◆ Information
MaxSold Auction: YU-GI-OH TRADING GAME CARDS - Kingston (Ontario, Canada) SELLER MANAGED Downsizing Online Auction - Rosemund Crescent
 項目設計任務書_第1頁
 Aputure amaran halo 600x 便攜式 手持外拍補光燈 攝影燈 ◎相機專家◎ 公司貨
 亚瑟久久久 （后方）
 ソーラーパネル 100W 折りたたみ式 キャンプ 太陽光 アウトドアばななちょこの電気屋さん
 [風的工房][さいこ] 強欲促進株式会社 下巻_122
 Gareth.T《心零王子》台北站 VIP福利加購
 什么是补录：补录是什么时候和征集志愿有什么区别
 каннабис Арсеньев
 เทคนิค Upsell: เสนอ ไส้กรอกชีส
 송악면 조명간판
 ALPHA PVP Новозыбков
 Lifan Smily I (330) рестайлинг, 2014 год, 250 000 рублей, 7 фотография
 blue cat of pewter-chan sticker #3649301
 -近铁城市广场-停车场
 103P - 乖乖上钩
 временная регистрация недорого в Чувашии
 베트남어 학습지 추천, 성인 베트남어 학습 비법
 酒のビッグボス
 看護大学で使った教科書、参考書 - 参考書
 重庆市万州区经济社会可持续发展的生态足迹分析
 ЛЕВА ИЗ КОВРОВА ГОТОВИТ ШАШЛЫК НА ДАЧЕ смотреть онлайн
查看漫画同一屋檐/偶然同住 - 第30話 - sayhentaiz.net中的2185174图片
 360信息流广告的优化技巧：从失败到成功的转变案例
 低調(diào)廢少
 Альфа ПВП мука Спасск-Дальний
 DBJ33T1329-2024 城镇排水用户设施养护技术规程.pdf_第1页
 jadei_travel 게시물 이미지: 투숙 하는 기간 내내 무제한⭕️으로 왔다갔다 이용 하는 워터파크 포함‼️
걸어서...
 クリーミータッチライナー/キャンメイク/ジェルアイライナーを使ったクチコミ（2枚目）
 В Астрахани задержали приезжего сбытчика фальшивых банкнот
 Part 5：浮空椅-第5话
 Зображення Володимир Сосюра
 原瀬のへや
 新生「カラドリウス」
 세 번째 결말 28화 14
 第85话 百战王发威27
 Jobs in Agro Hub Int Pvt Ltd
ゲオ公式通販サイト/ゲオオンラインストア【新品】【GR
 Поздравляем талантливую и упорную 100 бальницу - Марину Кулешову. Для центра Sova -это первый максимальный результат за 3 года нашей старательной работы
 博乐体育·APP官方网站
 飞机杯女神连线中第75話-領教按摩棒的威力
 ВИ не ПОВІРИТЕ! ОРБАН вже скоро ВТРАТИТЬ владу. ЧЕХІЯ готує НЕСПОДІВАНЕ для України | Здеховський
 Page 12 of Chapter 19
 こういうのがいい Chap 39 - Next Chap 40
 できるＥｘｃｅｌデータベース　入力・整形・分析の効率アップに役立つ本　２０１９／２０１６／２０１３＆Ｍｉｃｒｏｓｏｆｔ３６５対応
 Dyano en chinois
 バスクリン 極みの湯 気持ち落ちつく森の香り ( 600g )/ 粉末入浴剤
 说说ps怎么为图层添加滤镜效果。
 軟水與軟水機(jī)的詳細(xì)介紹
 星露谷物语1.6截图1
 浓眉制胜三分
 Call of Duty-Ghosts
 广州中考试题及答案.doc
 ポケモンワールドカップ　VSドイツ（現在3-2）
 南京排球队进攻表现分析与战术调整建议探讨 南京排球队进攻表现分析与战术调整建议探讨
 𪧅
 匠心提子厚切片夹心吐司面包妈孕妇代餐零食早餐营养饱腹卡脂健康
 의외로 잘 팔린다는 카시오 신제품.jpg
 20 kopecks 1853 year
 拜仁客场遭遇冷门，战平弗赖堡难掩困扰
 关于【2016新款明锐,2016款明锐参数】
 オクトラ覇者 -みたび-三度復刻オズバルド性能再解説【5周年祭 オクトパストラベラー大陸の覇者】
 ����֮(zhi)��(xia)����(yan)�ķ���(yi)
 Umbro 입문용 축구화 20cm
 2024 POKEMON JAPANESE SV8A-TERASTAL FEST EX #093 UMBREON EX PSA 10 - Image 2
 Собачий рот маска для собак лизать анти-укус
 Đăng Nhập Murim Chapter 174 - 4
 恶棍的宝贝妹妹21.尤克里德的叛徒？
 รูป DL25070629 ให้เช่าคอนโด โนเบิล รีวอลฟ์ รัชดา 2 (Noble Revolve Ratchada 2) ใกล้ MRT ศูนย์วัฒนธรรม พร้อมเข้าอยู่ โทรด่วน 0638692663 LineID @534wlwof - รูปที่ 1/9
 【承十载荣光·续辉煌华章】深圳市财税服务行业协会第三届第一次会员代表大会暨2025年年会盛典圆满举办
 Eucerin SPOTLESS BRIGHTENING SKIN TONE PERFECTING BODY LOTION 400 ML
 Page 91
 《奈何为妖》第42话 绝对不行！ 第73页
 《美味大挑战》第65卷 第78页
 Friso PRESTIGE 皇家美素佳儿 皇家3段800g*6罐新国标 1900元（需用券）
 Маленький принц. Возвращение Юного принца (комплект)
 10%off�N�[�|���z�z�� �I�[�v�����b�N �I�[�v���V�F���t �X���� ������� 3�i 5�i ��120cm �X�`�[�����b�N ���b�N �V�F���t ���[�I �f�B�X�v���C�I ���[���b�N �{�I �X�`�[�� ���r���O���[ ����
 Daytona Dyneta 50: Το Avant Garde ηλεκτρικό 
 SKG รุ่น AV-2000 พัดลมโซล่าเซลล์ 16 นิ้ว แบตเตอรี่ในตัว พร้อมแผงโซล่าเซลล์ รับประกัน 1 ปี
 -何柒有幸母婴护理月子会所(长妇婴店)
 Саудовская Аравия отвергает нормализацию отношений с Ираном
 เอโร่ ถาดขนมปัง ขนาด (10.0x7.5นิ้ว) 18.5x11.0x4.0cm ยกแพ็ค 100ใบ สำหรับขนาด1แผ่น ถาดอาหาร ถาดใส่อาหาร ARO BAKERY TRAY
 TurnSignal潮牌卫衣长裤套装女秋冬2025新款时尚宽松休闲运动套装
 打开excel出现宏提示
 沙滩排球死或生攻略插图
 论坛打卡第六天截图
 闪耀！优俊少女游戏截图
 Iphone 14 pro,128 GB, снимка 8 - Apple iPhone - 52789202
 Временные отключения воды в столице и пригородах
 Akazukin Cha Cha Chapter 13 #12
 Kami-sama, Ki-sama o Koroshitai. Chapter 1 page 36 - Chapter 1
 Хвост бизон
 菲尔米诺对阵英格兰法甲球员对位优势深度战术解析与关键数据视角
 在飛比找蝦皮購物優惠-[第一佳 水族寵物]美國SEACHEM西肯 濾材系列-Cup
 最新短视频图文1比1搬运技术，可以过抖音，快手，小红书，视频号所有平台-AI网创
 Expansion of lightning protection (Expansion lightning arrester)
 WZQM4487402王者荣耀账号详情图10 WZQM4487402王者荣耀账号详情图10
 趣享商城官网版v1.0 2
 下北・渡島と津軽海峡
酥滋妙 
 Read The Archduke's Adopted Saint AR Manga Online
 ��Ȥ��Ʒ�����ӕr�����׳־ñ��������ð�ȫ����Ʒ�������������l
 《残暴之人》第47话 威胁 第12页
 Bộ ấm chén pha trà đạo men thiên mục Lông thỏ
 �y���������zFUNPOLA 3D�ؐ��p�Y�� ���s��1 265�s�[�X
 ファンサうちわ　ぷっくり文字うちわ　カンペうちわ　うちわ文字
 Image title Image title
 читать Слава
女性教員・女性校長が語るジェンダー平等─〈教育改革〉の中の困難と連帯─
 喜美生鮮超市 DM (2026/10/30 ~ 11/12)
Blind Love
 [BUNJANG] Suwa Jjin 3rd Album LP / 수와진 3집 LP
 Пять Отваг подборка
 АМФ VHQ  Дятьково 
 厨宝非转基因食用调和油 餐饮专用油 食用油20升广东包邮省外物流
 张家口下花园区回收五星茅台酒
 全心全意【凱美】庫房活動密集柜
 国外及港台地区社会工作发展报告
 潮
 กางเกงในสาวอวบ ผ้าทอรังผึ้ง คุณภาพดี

◆ Work request
Read the entries above and find each line holding the word "Chapter". Copy it out.

◆ Written response
 Page 12 of Chapter 19
 Đăng Nhập Murim Chapter 174 - 4
 Akazukin Cha Cha Chapter 13 #12
 Kami-sama, Ki-sama o Koroshitai. Chapter 1 page 36 - Chapter 1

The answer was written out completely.